Kalau saja FPI tidak bernama
FPI barangkali sorotan media terhadap organisasi yang dipimpin oleh Habib Riziq
itu tidak akan begitu besar seperti kita saksikan belakangan. Bandingkan
misalnya dengan kasus Snowden dan sepak terjang Zionis Israel yang mendapat
porsi pemberitaan sangat minim bahkan nyaris tak dijumpai sama sekali. Hanya
satu dari beberapa media cetak, media audio-visual, dan media online yang lumayan
memberikan porsi pemberitaan.
Satu lagi contoh pemberitaan
yang sangat heboh belakangan tentang kasus impor daging yang melibatkan mantan
petinggi PKS, Lutfi Hasan Ishaq. Pemberitaan terhadap Lutfi cs nyaris serupa
dengan porsi pemberitaan pada FPI yang sangat dramatis dan fenomenal. Bandingkan misalnya
dengan porsi pemberitaan untuk kasus dugaan korupsi yang menimpa kader partai
politik lain semisal Emir Muis, Anas Urbaningrum, Andi Malarangeng atau juga
kisah perlawanan PKL Tanah Abang atas rencana relokasi oleh Pemerintah DKI
Jakarta.
Entah disengaja atau tidak, sorotan
media massa terhadap sepak terjang ormas dan orpol dengan garis ideologi
organisasi mengatasnamakan Islam begitu luar biasa. Media massa nampak antusias
dan sangat getol jika berhadapan dengan kasus-kasus yang menyerempet nama
Islam. Gairah mereka seperti sumbu mercon yang tersulut bara kemudian meledak
memuntahkan apapun yang terpendam dan dirasa menyesakkan selama ini.
Gejala ini begitu aneh dan terasa
ganjil dalam pandangan saya. Walaupun hal demikian bukan lagi perkara asing
sebetulnya, karena sudah sejak zaman dahulu yang namanya ormas dan orpol Islam
di negeri kita tercinta ini selalu menjadi sasaran tembak: pelemahan, adu
domba, dan bahkan pemberangusan. Bedanya barangkali kalau jaman dulu hanya
rezim alias status quo yang begitu anti sehingga sangat ketat mengawasi dan tak
jarang bertindak represif. Sementara saat ini media massa juga turut serta dan
tak segan-segan mengucilkan mereka dari pemberitaan, atau memberikan porsi
berita luar biasa dan diluar kelaziman
manakala ada temuan ormas dan orpol Islam melakukan pelanggaran.

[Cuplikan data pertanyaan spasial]
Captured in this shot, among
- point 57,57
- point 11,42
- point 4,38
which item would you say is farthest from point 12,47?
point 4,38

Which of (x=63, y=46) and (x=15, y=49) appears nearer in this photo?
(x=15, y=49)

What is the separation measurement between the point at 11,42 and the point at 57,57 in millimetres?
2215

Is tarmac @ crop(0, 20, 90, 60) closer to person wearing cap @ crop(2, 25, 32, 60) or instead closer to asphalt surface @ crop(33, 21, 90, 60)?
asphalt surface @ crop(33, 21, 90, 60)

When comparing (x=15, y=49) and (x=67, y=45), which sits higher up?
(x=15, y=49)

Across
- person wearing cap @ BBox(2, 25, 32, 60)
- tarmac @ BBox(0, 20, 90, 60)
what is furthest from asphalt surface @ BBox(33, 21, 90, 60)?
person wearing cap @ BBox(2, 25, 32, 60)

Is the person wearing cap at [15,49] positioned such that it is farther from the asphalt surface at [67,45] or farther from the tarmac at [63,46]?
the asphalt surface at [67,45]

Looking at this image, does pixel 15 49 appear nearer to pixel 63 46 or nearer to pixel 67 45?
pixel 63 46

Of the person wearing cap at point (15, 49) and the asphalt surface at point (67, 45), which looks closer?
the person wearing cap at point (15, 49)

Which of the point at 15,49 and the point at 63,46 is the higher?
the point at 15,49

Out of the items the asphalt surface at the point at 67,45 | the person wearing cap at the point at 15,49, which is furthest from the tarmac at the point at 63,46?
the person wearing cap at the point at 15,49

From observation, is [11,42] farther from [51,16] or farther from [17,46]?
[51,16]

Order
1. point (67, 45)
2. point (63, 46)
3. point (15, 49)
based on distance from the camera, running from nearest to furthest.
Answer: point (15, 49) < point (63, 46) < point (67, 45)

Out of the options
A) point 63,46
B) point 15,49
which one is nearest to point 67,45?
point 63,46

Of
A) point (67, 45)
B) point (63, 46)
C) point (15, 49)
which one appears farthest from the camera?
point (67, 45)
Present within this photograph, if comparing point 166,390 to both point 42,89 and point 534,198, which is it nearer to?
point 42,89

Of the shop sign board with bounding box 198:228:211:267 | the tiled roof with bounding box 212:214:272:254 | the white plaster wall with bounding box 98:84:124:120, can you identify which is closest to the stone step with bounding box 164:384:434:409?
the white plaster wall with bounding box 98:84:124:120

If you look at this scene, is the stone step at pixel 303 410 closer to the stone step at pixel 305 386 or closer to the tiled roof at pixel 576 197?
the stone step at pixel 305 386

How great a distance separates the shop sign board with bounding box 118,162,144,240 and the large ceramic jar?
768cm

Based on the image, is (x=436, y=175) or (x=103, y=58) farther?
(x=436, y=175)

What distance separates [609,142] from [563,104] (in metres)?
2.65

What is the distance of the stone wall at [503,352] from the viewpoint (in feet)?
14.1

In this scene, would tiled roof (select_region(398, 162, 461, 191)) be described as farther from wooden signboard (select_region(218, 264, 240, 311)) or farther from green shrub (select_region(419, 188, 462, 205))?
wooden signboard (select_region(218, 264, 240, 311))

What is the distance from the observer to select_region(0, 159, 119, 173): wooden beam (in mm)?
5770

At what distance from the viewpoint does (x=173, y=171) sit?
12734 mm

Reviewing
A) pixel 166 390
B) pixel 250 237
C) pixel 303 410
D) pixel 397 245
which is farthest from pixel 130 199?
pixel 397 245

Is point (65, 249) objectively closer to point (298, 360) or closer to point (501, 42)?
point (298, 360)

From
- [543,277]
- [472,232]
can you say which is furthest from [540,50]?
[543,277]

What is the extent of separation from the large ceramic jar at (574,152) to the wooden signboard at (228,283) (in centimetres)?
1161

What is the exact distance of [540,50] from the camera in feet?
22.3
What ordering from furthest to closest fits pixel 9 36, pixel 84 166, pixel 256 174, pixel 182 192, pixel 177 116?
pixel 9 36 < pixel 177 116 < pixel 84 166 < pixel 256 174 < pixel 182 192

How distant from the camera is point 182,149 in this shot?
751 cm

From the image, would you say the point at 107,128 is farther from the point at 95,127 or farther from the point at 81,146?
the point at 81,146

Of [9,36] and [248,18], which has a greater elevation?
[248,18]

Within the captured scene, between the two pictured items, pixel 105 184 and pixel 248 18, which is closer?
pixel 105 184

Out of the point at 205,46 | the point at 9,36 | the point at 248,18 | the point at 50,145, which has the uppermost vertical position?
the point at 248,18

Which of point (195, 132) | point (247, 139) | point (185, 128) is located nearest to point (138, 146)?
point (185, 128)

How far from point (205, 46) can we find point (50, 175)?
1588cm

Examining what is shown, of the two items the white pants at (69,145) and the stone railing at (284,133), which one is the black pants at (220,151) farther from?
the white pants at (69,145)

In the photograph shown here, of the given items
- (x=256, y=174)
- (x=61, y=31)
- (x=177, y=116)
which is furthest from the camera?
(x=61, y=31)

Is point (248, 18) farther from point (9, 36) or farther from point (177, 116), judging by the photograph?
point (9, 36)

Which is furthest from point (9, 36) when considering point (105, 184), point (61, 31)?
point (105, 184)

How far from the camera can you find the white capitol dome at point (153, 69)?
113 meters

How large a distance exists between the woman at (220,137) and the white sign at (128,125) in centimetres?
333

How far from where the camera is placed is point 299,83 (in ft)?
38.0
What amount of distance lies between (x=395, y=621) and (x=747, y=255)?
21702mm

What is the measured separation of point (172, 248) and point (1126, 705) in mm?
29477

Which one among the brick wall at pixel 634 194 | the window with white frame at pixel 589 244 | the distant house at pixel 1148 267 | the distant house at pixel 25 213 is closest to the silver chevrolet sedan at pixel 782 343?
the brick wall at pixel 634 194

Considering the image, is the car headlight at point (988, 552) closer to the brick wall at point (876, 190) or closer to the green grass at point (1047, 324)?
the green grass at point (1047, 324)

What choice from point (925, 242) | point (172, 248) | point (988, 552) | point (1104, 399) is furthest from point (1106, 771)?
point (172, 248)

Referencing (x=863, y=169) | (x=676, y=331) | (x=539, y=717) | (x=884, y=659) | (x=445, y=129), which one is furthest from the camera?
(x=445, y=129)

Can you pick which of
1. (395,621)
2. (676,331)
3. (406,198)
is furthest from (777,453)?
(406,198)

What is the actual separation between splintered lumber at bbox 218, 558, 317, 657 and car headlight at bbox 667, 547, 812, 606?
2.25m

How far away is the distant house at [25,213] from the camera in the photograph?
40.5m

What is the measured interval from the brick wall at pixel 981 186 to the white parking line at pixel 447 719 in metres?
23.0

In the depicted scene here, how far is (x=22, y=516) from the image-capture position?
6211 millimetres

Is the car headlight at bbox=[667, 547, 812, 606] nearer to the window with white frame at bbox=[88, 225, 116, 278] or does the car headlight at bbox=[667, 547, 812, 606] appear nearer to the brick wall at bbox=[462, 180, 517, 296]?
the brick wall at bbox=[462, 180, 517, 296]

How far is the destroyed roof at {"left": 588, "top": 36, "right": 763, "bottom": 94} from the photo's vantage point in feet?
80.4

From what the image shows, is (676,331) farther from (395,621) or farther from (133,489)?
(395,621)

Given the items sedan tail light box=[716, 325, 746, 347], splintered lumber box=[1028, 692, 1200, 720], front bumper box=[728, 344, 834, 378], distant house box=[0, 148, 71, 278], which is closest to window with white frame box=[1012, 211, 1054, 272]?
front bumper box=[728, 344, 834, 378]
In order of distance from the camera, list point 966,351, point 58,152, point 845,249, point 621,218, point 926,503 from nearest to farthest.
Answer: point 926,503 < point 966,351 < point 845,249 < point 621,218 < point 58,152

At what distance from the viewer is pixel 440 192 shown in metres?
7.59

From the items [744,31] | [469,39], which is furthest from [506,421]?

Latihan yang Diberikan A: Tuliskan kembali tanpa perubahan bagian dari tulisan tentang sorotan media terhadap ormas Islam, mulai dari "Entah disengaja atau" dan berakhir pada "menyesakkan selama ini.".
Latihan yang Diberikan B: Tolong lanjutkan tulisan tentang sorotan media terhadap ormas Islam dari titik terakhirnya.

Jawaban yang Diharapkan A:
Entah disengaja atau tidak, sorotan
media massa terhadap sepak terjang ormas dan orpol dengan garis ideologi
organisasi mengatasnamakan Islam begitu luar biasa. Media massa nampak antusias
dan sangat getol jika berhadapan dengan kasus-kasus yang menyerempet nama
Islam. Gairah mereka seperti sumbu mercon yang tersulut bara kemudian meledak
memuntahkan apapun yang terpendam dan dirasa menyesakkan selama ini.

Jawaban yang Diharapkan B:
Ini kemudian menjadi sedikit
terang bagi saya dan tak berlebihan jika disampaikan bahwa nasib ormas dan
orpol Islam sejak jaman dulu hingga jaman sekarang sebetulnya tak jauh beda dan
nyaris serupa. Mereka tetap menjadi sasaran penggembosan dan pelemahan. Akibatnya
kita tahu dari jaman dulu ormas-ormas Islam tak pernah akur. Selalu terlibat
baku hantam dan pertentangan pendapat sehingga sulit mencapai kesepakatan yang
menggembirakan. Misalnya saja masalah penentuan awal Ramadhan. Demikian juga
peran orpol Islam dari jaman ke jaman yang tak pernah sekalipun sanggup
bertahan lama, apalagi mampu mendominasi jagad politik Indonesia. Mereka
seperti menjadi atau bahkan dijadikan pelengkap penderita belaka.
Ada pertanyaan yang begitu membuncah dalam benak saya: mengapa ini bisa terjadi? Padahal jika
dilihat dari struktur demografi, Indonesia jelas-jelas berpenduduk mayoritas
Islam. Apakah Islam memang tak layak atau bahkan haram dipakai sebagai landasan
moral, etik dan operasional bagi ormas dan orpol dinegara ini?
Sepengetahuan saya almarhum
Jenderal H. Muhammad Soeharto pernah mengatakan: Pancasila bukan untuk menindas
ummat Islam. Atau jangan-jangan ini bukan masalah demografi dan identitas agama
sebenarnya melainkan usaha kelompok tertentu dalam melestarikan zona nyaman
mereka, baik dalam bidang politik dan ekonomi berikut usaha penguatan ideologi
tertentu. Timbul kekhawatiran dalam pikiran saya: jangan-jangan untuk itulah Pancasila
selanjutnya hanya dipakai sebagai tameng dengan berusaha secara terus-menerus
memonopoli tafsirnya.
Tentu ini bukan persoalan
sederhana, karena seperti saya katakan sebelumnya media massa pun akhirnya ikut-ikutan
ambil bagian dalam hiruk-pikuk tersebut. Media massa menjadi ikut terpolarisasi
kepentingan: pragmatis dan ideologis. Sedianya media massa dapat bersikap fair,
proporsional, dan toleran. Tapi yang terjadi mereka justru ikut larut dalam
politik perkoncoan.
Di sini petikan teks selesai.